# [Veri Bölümü]
========

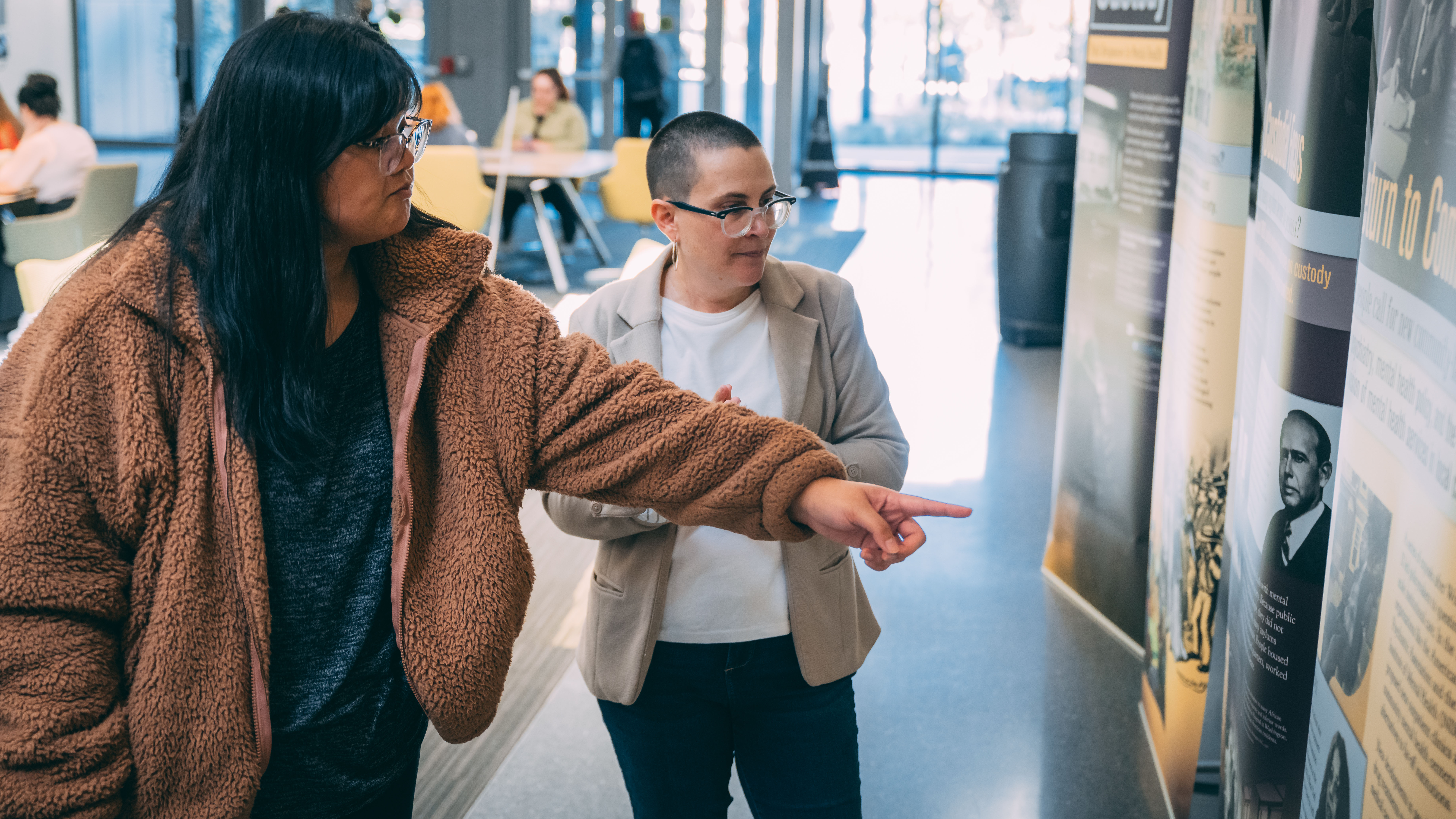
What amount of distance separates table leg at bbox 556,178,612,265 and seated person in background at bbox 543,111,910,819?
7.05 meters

========

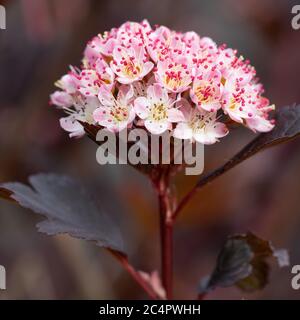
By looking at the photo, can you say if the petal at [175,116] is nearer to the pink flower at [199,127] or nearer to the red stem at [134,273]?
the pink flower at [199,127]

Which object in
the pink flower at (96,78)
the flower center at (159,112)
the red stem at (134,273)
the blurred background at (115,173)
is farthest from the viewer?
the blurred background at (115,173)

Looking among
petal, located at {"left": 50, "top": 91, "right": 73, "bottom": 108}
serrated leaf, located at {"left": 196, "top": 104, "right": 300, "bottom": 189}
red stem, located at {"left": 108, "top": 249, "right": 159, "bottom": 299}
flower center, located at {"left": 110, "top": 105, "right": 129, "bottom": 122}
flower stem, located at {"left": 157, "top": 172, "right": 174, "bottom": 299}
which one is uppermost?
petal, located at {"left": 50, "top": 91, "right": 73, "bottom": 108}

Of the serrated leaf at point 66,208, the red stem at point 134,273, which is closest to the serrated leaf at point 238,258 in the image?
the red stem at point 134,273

========

# [Görev]
Listede "What amount of" geçen satırdan "7.05 meters" geçen satıra kadar olan kısmı (iki uç da dahil) "metin" ve "yanit" sütunlarıyla iki sütunlu bir CSV olarak verir misin? Her metin ile yanıtı bir satırda, her biri tek bir tırnaklı alanda olsun ve satır sonları boşluğa çevrilsin.

# [Sonuç]
metin,yanit
"What amount of distance separates table leg at bbox 556,178,612,265 and seated person in background at bbox 543,111,910,819?","7.05 meters"